Mirror of Justice

A blog dedicated to the development of Catholic legal theory.
Affiliated with the Program on Church, State & Society at Notre Dame Law School.

Wednesday, February 11, 2015

Two nice quotes (HT Jacob Levy) on pluralism

Reading through Jacob Levy's (great) new book, Rationalism, Pluralism, and Freedom, I came across (p. 66) these two quotes:

There are certain ideas of uniformity, which sometimes strike great geniuses (for they even affected Charlemagne), but infallibly make an impression on little souls. They discover therein a kind of perfection, which they recognize because it is impossible for them not to see it; the same authorized weights, the same measures in trade, the same laws in the state, the same religion in all its parts. But is this always right and without exception? Is the evil of changing constantly less than that of suffering? And does not a greatness of genius consist rather in distinguishing between those cases in which uniformity is requisite, and those in which there is a necessity for differences? In China the Chinese are governed by the Chinese ceremonial and the Tartars by theirs; and yet there is no nation in the world that aims so much at tranquillity. If the people observe the laws, what signifies it whether these laws are the same?  Montesquieu, The Spirit of the Laws.

And this:

The man of system, on the contrary, is apt to be very wise in his own conceit; and is often so enamoured with the supposed beauty of his own ideal plan of government, that he cannot suffer the smallest deviation from any part of it.
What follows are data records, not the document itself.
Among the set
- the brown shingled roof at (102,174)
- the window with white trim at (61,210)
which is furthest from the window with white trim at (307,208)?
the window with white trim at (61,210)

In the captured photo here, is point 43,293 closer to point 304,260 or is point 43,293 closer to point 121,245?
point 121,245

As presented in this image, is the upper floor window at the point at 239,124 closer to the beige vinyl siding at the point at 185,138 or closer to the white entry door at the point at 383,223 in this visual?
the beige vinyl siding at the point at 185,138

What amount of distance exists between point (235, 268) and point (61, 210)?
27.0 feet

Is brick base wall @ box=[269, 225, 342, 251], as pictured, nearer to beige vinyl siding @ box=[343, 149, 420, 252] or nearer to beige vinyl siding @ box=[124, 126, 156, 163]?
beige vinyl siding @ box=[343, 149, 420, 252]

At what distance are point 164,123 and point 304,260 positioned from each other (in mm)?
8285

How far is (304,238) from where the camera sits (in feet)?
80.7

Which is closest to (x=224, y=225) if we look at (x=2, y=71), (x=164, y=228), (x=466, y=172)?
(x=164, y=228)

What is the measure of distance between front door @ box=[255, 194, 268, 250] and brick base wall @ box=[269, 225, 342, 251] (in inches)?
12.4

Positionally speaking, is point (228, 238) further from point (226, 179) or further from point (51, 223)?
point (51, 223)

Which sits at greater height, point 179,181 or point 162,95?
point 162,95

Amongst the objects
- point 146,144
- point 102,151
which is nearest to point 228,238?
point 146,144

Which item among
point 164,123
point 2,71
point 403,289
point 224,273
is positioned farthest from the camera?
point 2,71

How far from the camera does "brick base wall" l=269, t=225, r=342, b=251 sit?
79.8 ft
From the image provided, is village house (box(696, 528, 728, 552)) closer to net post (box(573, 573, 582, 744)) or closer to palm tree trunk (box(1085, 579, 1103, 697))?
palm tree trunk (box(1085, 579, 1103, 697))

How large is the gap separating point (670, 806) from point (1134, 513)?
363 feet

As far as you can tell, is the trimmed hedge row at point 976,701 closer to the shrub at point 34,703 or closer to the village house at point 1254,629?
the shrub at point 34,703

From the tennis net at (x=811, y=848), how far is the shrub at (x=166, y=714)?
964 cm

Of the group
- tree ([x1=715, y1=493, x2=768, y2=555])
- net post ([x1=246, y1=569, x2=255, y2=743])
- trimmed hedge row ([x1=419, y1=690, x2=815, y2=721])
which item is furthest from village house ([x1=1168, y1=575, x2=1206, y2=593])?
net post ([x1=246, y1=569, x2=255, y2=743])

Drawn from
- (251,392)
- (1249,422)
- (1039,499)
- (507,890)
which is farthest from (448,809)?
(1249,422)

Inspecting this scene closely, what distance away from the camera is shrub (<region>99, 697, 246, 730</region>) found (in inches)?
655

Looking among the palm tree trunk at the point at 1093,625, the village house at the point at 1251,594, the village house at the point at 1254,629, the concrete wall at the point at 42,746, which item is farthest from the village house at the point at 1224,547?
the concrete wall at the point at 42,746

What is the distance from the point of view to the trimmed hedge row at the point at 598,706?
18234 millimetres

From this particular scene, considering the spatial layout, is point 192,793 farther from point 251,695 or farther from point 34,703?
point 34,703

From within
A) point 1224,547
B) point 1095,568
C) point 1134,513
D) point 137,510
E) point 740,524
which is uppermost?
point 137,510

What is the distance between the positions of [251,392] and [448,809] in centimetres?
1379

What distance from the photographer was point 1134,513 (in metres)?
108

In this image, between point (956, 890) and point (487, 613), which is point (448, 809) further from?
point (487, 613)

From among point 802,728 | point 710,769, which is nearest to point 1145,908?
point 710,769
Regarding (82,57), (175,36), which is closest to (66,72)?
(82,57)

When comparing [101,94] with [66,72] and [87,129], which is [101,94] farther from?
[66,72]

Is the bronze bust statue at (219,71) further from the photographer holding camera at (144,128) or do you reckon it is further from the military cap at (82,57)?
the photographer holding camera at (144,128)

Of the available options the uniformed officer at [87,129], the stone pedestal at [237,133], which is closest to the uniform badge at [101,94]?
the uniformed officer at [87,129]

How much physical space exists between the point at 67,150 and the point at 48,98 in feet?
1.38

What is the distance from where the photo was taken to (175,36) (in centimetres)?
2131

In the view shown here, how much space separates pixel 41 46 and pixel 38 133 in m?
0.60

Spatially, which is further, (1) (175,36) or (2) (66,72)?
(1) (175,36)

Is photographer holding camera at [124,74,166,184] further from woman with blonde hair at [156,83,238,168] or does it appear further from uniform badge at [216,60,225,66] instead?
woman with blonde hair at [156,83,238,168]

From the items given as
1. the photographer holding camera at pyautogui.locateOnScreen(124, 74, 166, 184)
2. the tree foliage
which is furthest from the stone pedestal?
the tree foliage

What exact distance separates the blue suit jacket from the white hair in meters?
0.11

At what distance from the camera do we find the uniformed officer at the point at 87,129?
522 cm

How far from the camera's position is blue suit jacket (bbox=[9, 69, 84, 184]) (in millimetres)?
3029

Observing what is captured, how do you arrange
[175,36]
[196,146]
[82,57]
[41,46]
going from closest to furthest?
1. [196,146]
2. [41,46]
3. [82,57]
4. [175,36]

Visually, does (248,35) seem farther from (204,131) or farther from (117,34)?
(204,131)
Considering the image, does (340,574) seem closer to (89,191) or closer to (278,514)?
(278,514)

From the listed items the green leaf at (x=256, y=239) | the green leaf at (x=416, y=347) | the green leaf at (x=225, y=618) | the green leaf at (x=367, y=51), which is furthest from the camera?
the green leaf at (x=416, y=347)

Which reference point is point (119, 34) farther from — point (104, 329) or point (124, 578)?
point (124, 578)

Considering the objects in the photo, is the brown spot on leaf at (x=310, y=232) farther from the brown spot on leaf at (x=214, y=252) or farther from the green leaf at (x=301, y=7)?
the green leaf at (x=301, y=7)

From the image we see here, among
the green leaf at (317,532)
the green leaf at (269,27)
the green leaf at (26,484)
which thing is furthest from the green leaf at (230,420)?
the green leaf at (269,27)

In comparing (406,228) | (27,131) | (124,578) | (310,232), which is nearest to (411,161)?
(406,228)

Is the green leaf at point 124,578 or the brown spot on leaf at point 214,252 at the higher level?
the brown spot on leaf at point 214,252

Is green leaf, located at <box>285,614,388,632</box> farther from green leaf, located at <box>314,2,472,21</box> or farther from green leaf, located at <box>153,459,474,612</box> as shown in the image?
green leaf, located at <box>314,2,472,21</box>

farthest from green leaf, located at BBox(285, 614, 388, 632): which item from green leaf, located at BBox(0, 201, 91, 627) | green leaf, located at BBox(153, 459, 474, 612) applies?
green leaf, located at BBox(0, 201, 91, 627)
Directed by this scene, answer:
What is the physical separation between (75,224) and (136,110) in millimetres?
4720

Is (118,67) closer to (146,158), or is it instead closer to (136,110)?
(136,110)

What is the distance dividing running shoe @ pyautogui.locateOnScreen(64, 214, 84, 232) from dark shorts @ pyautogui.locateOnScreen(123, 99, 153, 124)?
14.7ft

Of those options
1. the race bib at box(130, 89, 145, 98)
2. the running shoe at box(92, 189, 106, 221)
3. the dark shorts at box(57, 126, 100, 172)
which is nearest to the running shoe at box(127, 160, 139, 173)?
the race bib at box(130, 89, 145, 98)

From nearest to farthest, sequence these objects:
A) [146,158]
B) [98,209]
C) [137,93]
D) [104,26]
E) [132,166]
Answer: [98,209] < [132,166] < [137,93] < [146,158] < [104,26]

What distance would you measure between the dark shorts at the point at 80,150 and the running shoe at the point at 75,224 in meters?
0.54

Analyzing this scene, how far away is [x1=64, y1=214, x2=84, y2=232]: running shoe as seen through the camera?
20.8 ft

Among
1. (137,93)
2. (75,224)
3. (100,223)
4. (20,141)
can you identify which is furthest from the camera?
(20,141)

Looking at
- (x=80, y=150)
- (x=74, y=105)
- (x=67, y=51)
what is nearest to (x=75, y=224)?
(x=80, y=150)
He goes on to establish it completely and in all its parts, without any regard either to the great interests, or to the strong prejudices which may oppose it. He seems to imagine that he can arrange the different members of a great society with as much ease as the hand arranges the different pieces upon a chess-board. He does not consider that the pieces upon the chess-board have no other principle of motion besides that which the hand impresses upon them; but that, in the great chess-board of human society, every single piece has a principle of motion of its own, altogether different from that which the legislature might chuse to impress upon it.   Adam Smith, Theory of Moral Sentiments.

I'd encountered (as have most MOJ readers, I imagine) these passages before, but . . . they seemed timely.